The syntax for creating the index is: PUT http:// host port/index_name/+ index_configuration

Where index_name represents the name of the created index, index_configuration is the body of the request load (configuration information of the index) passed to the elastic search server, and the data format is json.

In summary, through the above flow operations, when the elastic search performs data saving, it is no longer necessary to create the index and the index configuration in real time.
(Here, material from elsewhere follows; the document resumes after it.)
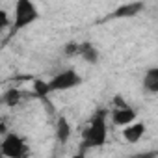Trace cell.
<instances>
[{"mask_svg":"<svg viewBox=\"0 0 158 158\" xmlns=\"http://www.w3.org/2000/svg\"><path fill=\"white\" fill-rule=\"evenodd\" d=\"M39 19V10L34 4V0H17L15 2V10H13V30L19 32L30 24H34Z\"/></svg>","mask_w":158,"mask_h":158,"instance_id":"obj_2","label":"cell"},{"mask_svg":"<svg viewBox=\"0 0 158 158\" xmlns=\"http://www.w3.org/2000/svg\"><path fill=\"white\" fill-rule=\"evenodd\" d=\"M143 134H145V123L141 121H132L130 125L123 128V138L128 143H138L143 138Z\"/></svg>","mask_w":158,"mask_h":158,"instance_id":"obj_7","label":"cell"},{"mask_svg":"<svg viewBox=\"0 0 158 158\" xmlns=\"http://www.w3.org/2000/svg\"><path fill=\"white\" fill-rule=\"evenodd\" d=\"M143 82H158V67H149L145 71Z\"/></svg>","mask_w":158,"mask_h":158,"instance_id":"obj_13","label":"cell"},{"mask_svg":"<svg viewBox=\"0 0 158 158\" xmlns=\"http://www.w3.org/2000/svg\"><path fill=\"white\" fill-rule=\"evenodd\" d=\"M80 58H82L86 63L95 65V63H99L101 54H99V50H97V47H95L93 43L84 41V43H80Z\"/></svg>","mask_w":158,"mask_h":158,"instance_id":"obj_8","label":"cell"},{"mask_svg":"<svg viewBox=\"0 0 158 158\" xmlns=\"http://www.w3.org/2000/svg\"><path fill=\"white\" fill-rule=\"evenodd\" d=\"M143 89L149 93H158V82H143Z\"/></svg>","mask_w":158,"mask_h":158,"instance_id":"obj_14","label":"cell"},{"mask_svg":"<svg viewBox=\"0 0 158 158\" xmlns=\"http://www.w3.org/2000/svg\"><path fill=\"white\" fill-rule=\"evenodd\" d=\"M71 134H73V128H71L69 119H67L65 115H60V117L56 119V138H58V141H60L61 145L67 143L69 138H71Z\"/></svg>","mask_w":158,"mask_h":158,"instance_id":"obj_9","label":"cell"},{"mask_svg":"<svg viewBox=\"0 0 158 158\" xmlns=\"http://www.w3.org/2000/svg\"><path fill=\"white\" fill-rule=\"evenodd\" d=\"M24 97H26V95H24L21 89H17V88H10L8 91H4V95H2V102H4L6 106H10V108H15V106H19V104L23 102Z\"/></svg>","mask_w":158,"mask_h":158,"instance_id":"obj_10","label":"cell"},{"mask_svg":"<svg viewBox=\"0 0 158 158\" xmlns=\"http://www.w3.org/2000/svg\"><path fill=\"white\" fill-rule=\"evenodd\" d=\"M63 56H65V58H76V56H80V43H76V41L65 43V47H63Z\"/></svg>","mask_w":158,"mask_h":158,"instance_id":"obj_12","label":"cell"},{"mask_svg":"<svg viewBox=\"0 0 158 158\" xmlns=\"http://www.w3.org/2000/svg\"><path fill=\"white\" fill-rule=\"evenodd\" d=\"M0 17H2V24H0V26H2V28H8V26H10V19H8V13H6V11H2V13H0Z\"/></svg>","mask_w":158,"mask_h":158,"instance_id":"obj_16","label":"cell"},{"mask_svg":"<svg viewBox=\"0 0 158 158\" xmlns=\"http://www.w3.org/2000/svg\"><path fill=\"white\" fill-rule=\"evenodd\" d=\"M106 110H97L86 128L82 130V152L86 149L102 147L108 138V127H106Z\"/></svg>","mask_w":158,"mask_h":158,"instance_id":"obj_1","label":"cell"},{"mask_svg":"<svg viewBox=\"0 0 158 158\" xmlns=\"http://www.w3.org/2000/svg\"><path fill=\"white\" fill-rule=\"evenodd\" d=\"M48 84H50L52 91H67V89H73V88L80 86L82 84V76L74 69H65V71L54 74L48 80Z\"/></svg>","mask_w":158,"mask_h":158,"instance_id":"obj_4","label":"cell"},{"mask_svg":"<svg viewBox=\"0 0 158 158\" xmlns=\"http://www.w3.org/2000/svg\"><path fill=\"white\" fill-rule=\"evenodd\" d=\"M0 152H2V156H8V158H23L28 154L26 139L15 132H8L2 138V143H0Z\"/></svg>","mask_w":158,"mask_h":158,"instance_id":"obj_3","label":"cell"},{"mask_svg":"<svg viewBox=\"0 0 158 158\" xmlns=\"http://www.w3.org/2000/svg\"><path fill=\"white\" fill-rule=\"evenodd\" d=\"M114 106H117V108H123V106H128V104L125 102V99H123L121 95H115V97H114Z\"/></svg>","mask_w":158,"mask_h":158,"instance_id":"obj_15","label":"cell"},{"mask_svg":"<svg viewBox=\"0 0 158 158\" xmlns=\"http://www.w3.org/2000/svg\"><path fill=\"white\" fill-rule=\"evenodd\" d=\"M48 93H52L50 84L45 80H39V78H34V84H32V95L35 99H47Z\"/></svg>","mask_w":158,"mask_h":158,"instance_id":"obj_11","label":"cell"},{"mask_svg":"<svg viewBox=\"0 0 158 158\" xmlns=\"http://www.w3.org/2000/svg\"><path fill=\"white\" fill-rule=\"evenodd\" d=\"M110 115H112V123L115 125V127H127V125H130L132 121H136V110L134 108H130V106H123V108H117V106H114V110L110 112Z\"/></svg>","mask_w":158,"mask_h":158,"instance_id":"obj_6","label":"cell"},{"mask_svg":"<svg viewBox=\"0 0 158 158\" xmlns=\"http://www.w3.org/2000/svg\"><path fill=\"white\" fill-rule=\"evenodd\" d=\"M143 10H145V2H141V0L127 2V4L117 6V8L106 17V21H108V19H128V17H136V15H139Z\"/></svg>","mask_w":158,"mask_h":158,"instance_id":"obj_5","label":"cell"}]
</instances>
By creating an index in the elastic search in advance, the elastic search only needs to save data, and the flow of creating and saving the index is shown in fig. 8. Thus, the problem that when the self resources of the elastic search cluster server are in an occupied peak, under the condition of resource contention, the problem that the data storage cannot be completed due to overtime of the elastic search creation index can be completely avoided.
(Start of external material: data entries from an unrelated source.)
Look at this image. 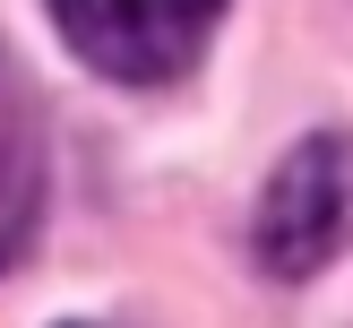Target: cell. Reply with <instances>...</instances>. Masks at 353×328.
I'll list each match as a JSON object with an SVG mask.
<instances>
[{
	"label": "cell",
	"instance_id": "obj_1",
	"mask_svg": "<svg viewBox=\"0 0 353 328\" xmlns=\"http://www.w3.org/2000/svg\"><path fill=\"white\" fill-rule=\"evenodd\" d=\"M224 0H52V26L69 35L86 69L121 86H164L207 52Z\"/></svg>",
	"mask_w": 353,
	"mask_h": 328
},
{
	"label": "cell",
	"instance_id": "obj_2",
	"mask_svg": "<svg viewBox=\"0 0 353 328\" xmlns=\"http://www.w3.org/2000/svg\"><path fill=\"white\" fill-rule=\"evenodd\" d=\"M353 233V138H302L259 199V259L268 276H319Z\"/></svg>",
	"mask_w": 353,
	"mask_h": 328
},
{
	"label": "cell",
	"instance_id": "obj_3",
	"mask_svg": "<svg viewBox=\"0 0 353 328\" xmlns=\"http://www.w3.org/2000/svg\"><path fill=\"white\" fill-rule=\"evenodd\" d=\"M34 199H43V138H34V113H26V95H17L9 61H0V268H9V251L26 242Z\"/></svg>",
	"mask_w": 353,
	"mask_h": 328
}]
</instances>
Finally, it is noted that the above-mentioned preferred embodiments are only intended to illustrate rather than limit the technical solution of the present application, and that, although the present application has been described in detail by means of the above-mentioned preferred embodiments, it will be understood by those skilled in the art that various changes in form and details may be made therein without departing from the scope of the present application as defined by the appended claims.

Claims

1. An automated pre-creation indexing method for an elastic search database, the method comprising the steps of:

step 1, executing a timing task and generating an index creation request;

2. The method according to claim 1, characterized in that the method further comprises: and step 6, storing the generated index corresponding to the index creation request into an elastic search database.

3. The method according to claim 1, characterized in that in step 1 a quantiz framework is employed to perform a timed task and an index creation request is automatically generated from the timed task.

4. A method according to claim 3, characterized in that step 1 comprises the following sub-steps:

step 101, starting a timing task and executing task monitoring;

5. The method according to claim 1, further comprising, in step 2: the timing task obtains a business data structure sample from an elastic search database.

6. The method of claim 1, wherein the business data structure samples comprise a mapping directory and a plurality of business data structure information.

7. The method of claim 1, wherein the service data structure information is saved as a mapping. Txt file and is managed by a version number.

8. The method of claim 1, wherein the index configuration comprises a configuration section for incoming setup information and a mapping section for incoming type mapping.

9. The method according to claim 1, characterized in that in step 5, the index is created by the following syntax: PUT http:// host: port/index_name/+index_configuration;

10. An automated pre-creation index system for an elastic search database, characterized in that the system comprises a processor and a memory storing instructions executable by said processor, said processor performing the method steps of any of claims 1 to 9 when said instructions are executed by the processor.